Friday, March 29, 2024

Fiorina: Get the Feds Out of Your Child’s Education

Former Hewlett-Packard CEO Carly Fiorina (photo credit: John Pemble via Flickr, CC BY-ND 2.0)
Former Hewlett-Packard CEO Carly Fiorina (photo credit: John Pemble via Flickr, CC BY-ND 2.0)

Most of the Republican presidential candidates at least pay lip service to the idea of local control over education. Some even call for abolishing the U.S. Department of Education (USED). But what do these positions really mean? Does “local control” extend to standards and testing (the federal government’s big stick), or should the federal government ride herd over those aspects of education? Would abolishing USED accomplish anything other than rolling its responsibilities over to a different agency (such as the Department of Labor, given the workforce-development mania in the national education establishment)?

At last weekend’s Practical Federalism forum in New Hampshire, Carly Fiorina responded to a question with refreshing specificity. Here was the question: “Right now the federal government mandates in what subjects and in what grades children should be subjected to standardized tests. Do you oppose the federal government having this power?” This was Fiorina’s answer: “Yes.” So for the first time, a candidate has come out against a specific power that USED has exercised under No Child Left Behind — a power that Congress is seeking to reauthorize through the two bills that are now in conference after having passed the Senate and the House. And Fiorina went on to connect the exorbitant growth of USED over the years with the overall decline in the quality of public education.

The federal testing mandate that Fiorina has now specifically condemned is one of the worst features of No Child Left Behind, because the testing tail wags the education dog. If the federal government controls the testing, it controls education, period. The failure of so-called “conservative” senators and House members to see this — and their vote to continue the mandate for years in the name of “accountability” — shows how out of touch they are with millions of parents and teachers throughout the country. It’s time the schools returned to being accountable to parents and their wishes, not to a distant federal bureaucracy.

Fiorina also offered the following description of the Common Core scheme:

I don’t know how it started, but what it’s turned into without a doubt, written in part by testing companies and textbook companies – that’s called crony capitalism, ladies and gentlemen, they are trying to protect their interests in all of this – what Common Core has turned into is a bureaucratic standardized program telling teachers how to teach and students how to learn, and it will not help.

At its root, though, Common Core was, and is, a bad idea, and that’s an important point to make. Common Core rests on taking natural decision-making away from local communities and states and transferring it to the federal government and special interests. That is never a good idea. But that’s the federal government’s modus operandi, and the reason why confidence in the national government is at a historic low. Moreover, when people are cut off from decision-making on something that is inherently a local matter, we consistently end up with a poor policy product. For example, Common Core locks children into an inferior education that fails to prepare children for higher education.
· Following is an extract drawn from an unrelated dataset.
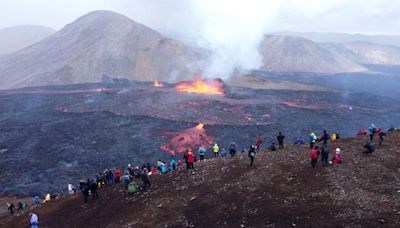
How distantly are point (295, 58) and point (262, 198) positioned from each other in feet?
583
Fiorina’s statement against federally dictated testing is welcome, and she deserves credit for it. It is especially welcome because the Republican-led Congress is rushing to reauthorize No Child Left Behind (NCLB) and the testing mandates in it. Their goal is to get the President a bill that he will sign before he leaves office. It is the major education bill in the United States, a bill signed by President George W. Bush and sponsored by Rep. John Boehner (R-OH), George Miller (D-CA), and Ted Kennedy (D-MA).  It is an unmitigated disaster that ruined the education of countless children. And now the Republican-led Congress wants America to think that the idea of NCLB was good; it just morphed into something unintended.

Neither Congress nor the federal government enjoy the confidence of the American people.  The Republican party, like its forebear the Whig party, is dying due to its inability to stand on principle. In the primaries, people are turning to outsiders in a desperate search for someone who will usher in systemic change. The candidates don’t seem to realize this.  They dance around the edges. But they do not (yet?) have a set of cogent policy reforms –executive orders and proposed statutes — showing how they will transfer power back to the states and the people.

Emmett McGroarty is the executive director of APIA Education.